Scientists working in the field of organic chemistry are always looking for new molecules that are created and studied using magnetic resonance. The standards used to re-transcribed the collected data is however specific to each laboratory or publication, making it difficult to export the information electronically and thus to be used by the scientific community. An international team headed by chemists from the University of Geneva (UNIGE) has developed a new common electronic language around two main features: it translates the data of each molecule in exactly the same way and makes it simple to export it from one information system to another. This means that chemists everywhere can access the data easily, which is also directly reusable — resulting in significant time-savings for future research. This study, published in the journal Magnetic Resonance in Chemistry (Wiley), paves the way for creating an international, open-access database and specific tools, including artificial intelligence analysis.
Organic chemists create new molecules based on carbon atoms; these are so small, however, that it is impossible to see what they synthesise. Researchers use magnetic resonance to verify these compositions that are made “blind”: every atom that makes up the molecule emits a signal, whose frequency is translated in the form of a spectrum that the chemists can then decode. To determine the structure of a molecule, he must be able to “read” the magnetic resonance spectra.
Magnetic resonance gets up to speed
Chemists have a specific vocabulary for describing spectra and detailing the resonance of the atoms. But the way the raw data is translated into a written language varies depending on the individual laboratory, the software used and the particular publication. In short, there is no database available for assigned molecular structures or any uniformity in the way the spectra are processed and the data attributed to them. “That’s why it is very difficult to re-use data generated by other laboratories,” explains Damien Jeannerat, a researcher in the Department of Organic Chemistry in UNIGE’s Faculty of Science. “So, we came up with the idea of devising a single electronic language that can be used to switch from one system to another without losing any precision, and to build an international, open-access database.”
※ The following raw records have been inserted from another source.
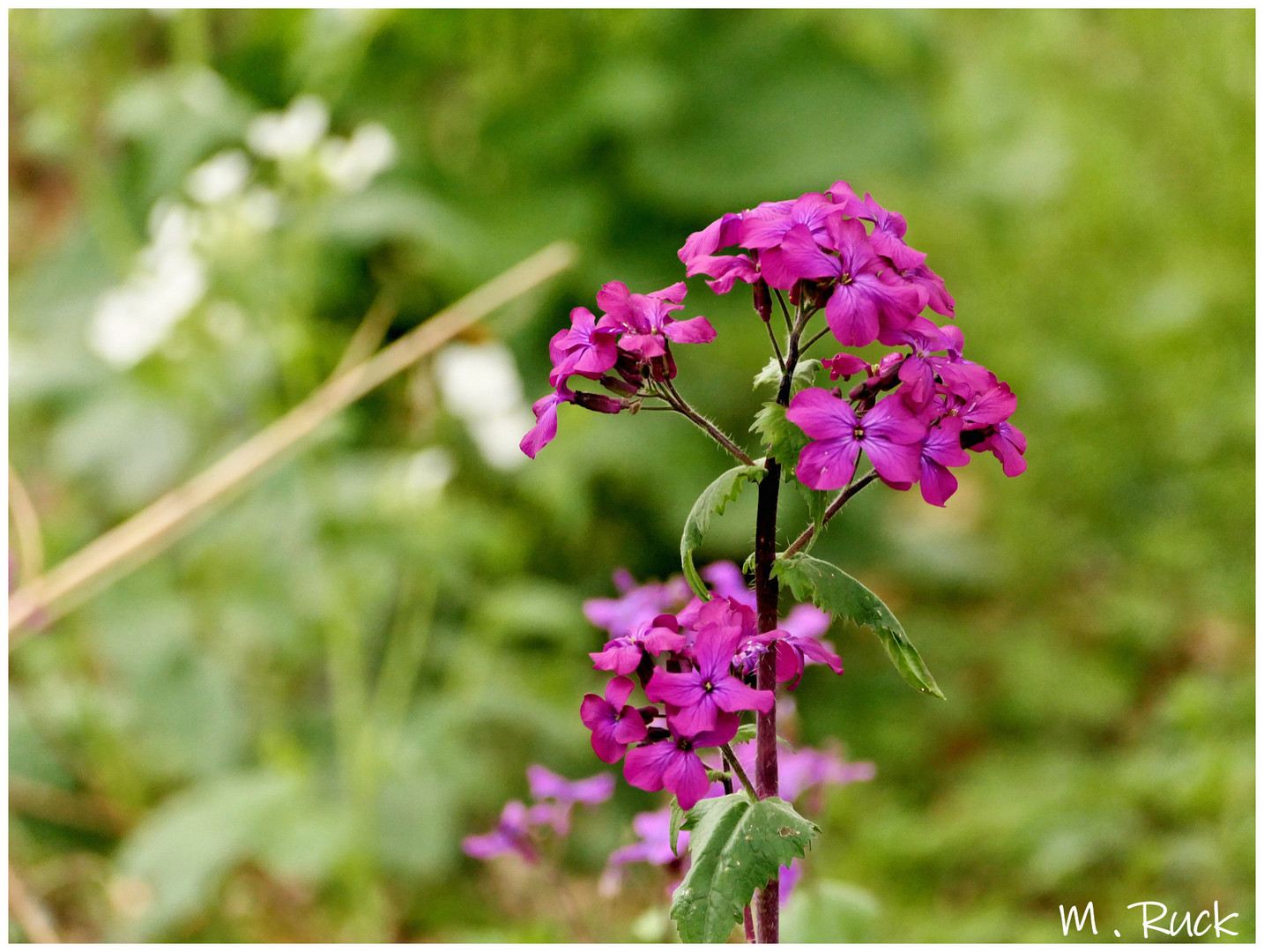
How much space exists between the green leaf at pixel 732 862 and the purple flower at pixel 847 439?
0.15 m

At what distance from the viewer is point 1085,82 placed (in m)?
2.39

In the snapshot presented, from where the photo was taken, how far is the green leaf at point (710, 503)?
49 centimetres

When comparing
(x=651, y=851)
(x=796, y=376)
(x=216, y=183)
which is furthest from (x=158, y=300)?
(x=796, y=376)

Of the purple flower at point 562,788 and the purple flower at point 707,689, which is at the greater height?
the purple flower at point 562,788

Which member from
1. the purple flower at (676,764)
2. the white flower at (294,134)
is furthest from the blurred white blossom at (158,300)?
the purple flower at (676,764)

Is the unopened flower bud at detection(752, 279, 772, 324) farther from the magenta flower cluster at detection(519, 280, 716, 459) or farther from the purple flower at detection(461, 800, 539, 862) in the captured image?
the purple flower at detection(461, 800, 539, 862)

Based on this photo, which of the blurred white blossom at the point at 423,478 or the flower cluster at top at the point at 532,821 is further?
the blurred white blossom at the point at 423,478

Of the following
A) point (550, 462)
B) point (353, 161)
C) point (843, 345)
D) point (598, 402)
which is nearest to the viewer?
point (843, 345)

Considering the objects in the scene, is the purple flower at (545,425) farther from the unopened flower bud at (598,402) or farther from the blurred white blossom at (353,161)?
the blurred white blossom at (353,161)

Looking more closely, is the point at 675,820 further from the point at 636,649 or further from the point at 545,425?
the point at 545,425

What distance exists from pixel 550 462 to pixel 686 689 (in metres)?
1.26

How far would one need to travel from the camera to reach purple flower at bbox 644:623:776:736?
0.48m

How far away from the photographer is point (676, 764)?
→ 0.50 meters

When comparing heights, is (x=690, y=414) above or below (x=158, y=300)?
below
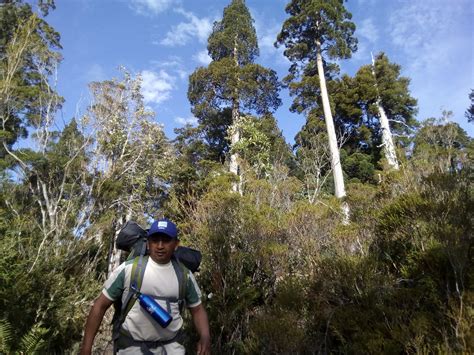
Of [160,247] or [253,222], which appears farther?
[253,222]

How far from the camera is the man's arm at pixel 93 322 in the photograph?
2.16 metres

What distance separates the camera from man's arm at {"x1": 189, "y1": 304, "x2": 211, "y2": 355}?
2.45 metres

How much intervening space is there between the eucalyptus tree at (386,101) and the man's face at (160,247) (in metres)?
19.4

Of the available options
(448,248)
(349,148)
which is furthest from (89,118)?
(349,148)

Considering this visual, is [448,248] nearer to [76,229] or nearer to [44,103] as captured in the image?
[76,229]

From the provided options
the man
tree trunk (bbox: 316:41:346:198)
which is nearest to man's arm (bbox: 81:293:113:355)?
the man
NMReDATA: the one and only language
The UNIGE chemists teamed up with specialists of the field and introduced a new electronic language that can serve as the standard for processing organic molecule data. “Our new format, called NMReDATA, operates according to a system of labels that are assigned to each item of data extracted from the spectra in a defined order — and which can be easily read by a computer,” says Marion Pupier, a chemical engineer in the Department of Organic Chemistry at UNIGE. The frequency of each atom will be described in a sequence showing the chemical shift, the number of atoms, the couplings, the interatomic correlations and finally the assignments. “Until now, everyone has used his own sequence to transmit the same information, making electronic transfer from one computer to another impossible and forcing the researchers to monitor and constantly reorganise the information. But there will be no need to do this with our system, thanks to the uniform nature of the language,” continues Damien Jeannerat.
Creating an international, open-access database
The idea of a common electronic language is closely linked to the desire to create open-access databases. “This would enable chemists to find the exact composition of the molecules they’re studying without having to re-do the work that has already been done in the past,” says Marion Pupier. The information will be visible and available anywhere and at any time, saving considerable time and money for organic chemistry research.
All that now remains is to disseminate the new format and to establish it as the norm for publishing articles in the major international journals. “We hope that all the software will be fully operational in around a year, and that NMReDATA will be used by everyone,” says Jeannerat by way of conclusion.